*RECORDS FOR THE TASK*

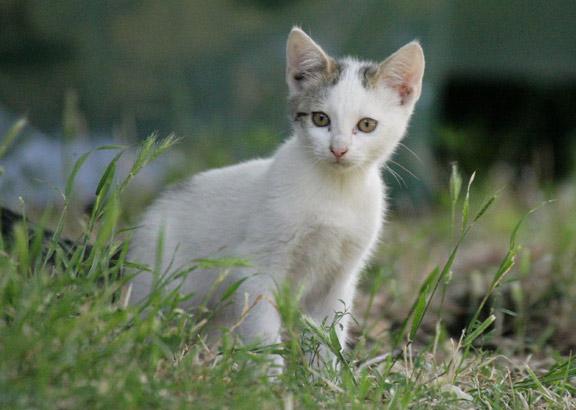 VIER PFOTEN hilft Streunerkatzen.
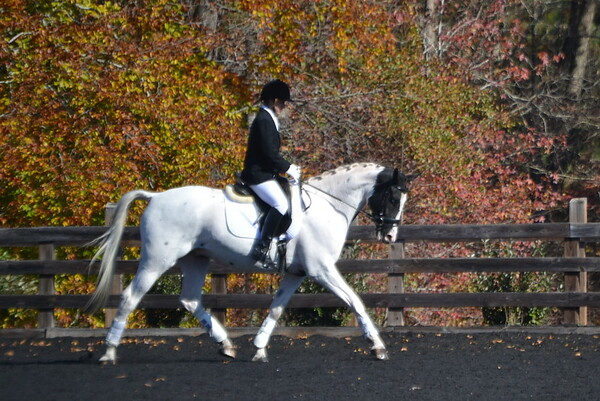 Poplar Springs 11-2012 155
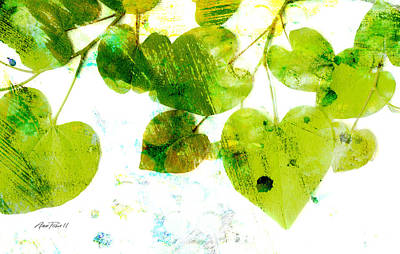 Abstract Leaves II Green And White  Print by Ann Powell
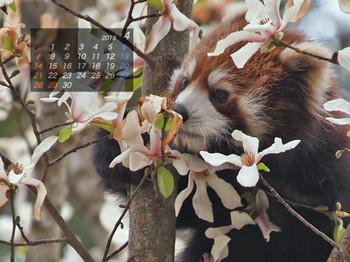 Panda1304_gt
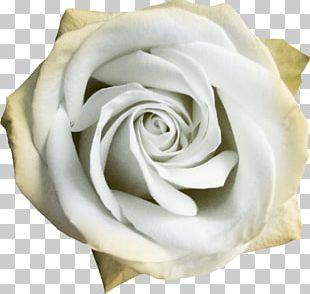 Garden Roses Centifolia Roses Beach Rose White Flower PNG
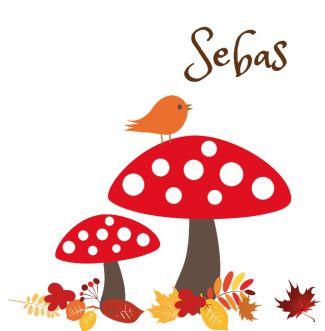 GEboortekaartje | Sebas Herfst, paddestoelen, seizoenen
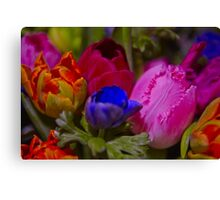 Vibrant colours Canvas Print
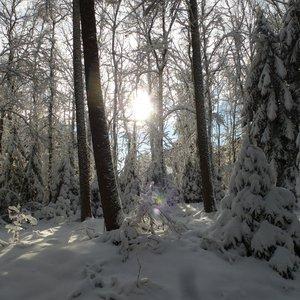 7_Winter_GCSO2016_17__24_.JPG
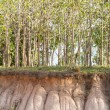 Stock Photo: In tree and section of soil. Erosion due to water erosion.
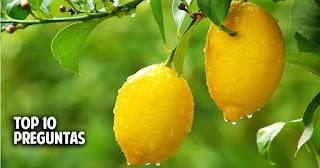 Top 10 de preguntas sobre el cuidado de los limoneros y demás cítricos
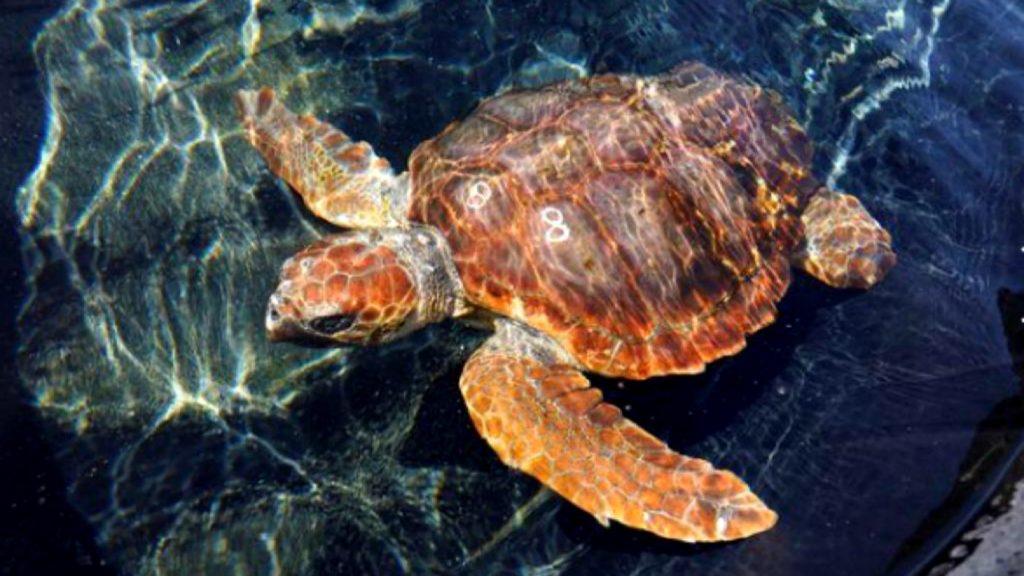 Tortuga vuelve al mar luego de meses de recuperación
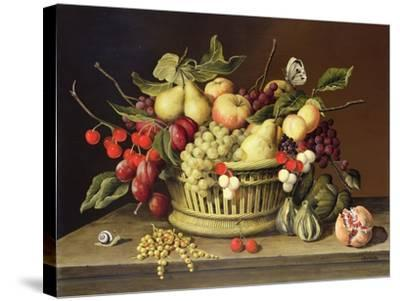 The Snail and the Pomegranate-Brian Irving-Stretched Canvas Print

*THE PROBLEM*
Copy out every entry above verbatim. Leave each picture out.

*RESPONSE BELOW*
 VIER PFOTEN hilft Streunerkatzen.
 Poplar Springs 11-2012 155
 Abstract Leaves II Green And White  Print by Ann Powell
 Panda1304_gt
 Garden Roses Centifolia Roses Beach Rose White Flower PNG
 GEboortekaartje | Sebas Herfst, paddestoelen, seizoenen
 Vibrant colours Canvas Print
 7_Winter_GCSO2016_17__24_.JPG
 Stock Photo: In tree and section of soil. Erosion due to water erosion.
 Top 10 de preguntas sobre el cuidado de los limoneros y demás cítricos
 Tortuga vuelve al mar luego de meses de recuperación
 The Snail and the Pomegranate-Brian Irving-Stretched Canvas Print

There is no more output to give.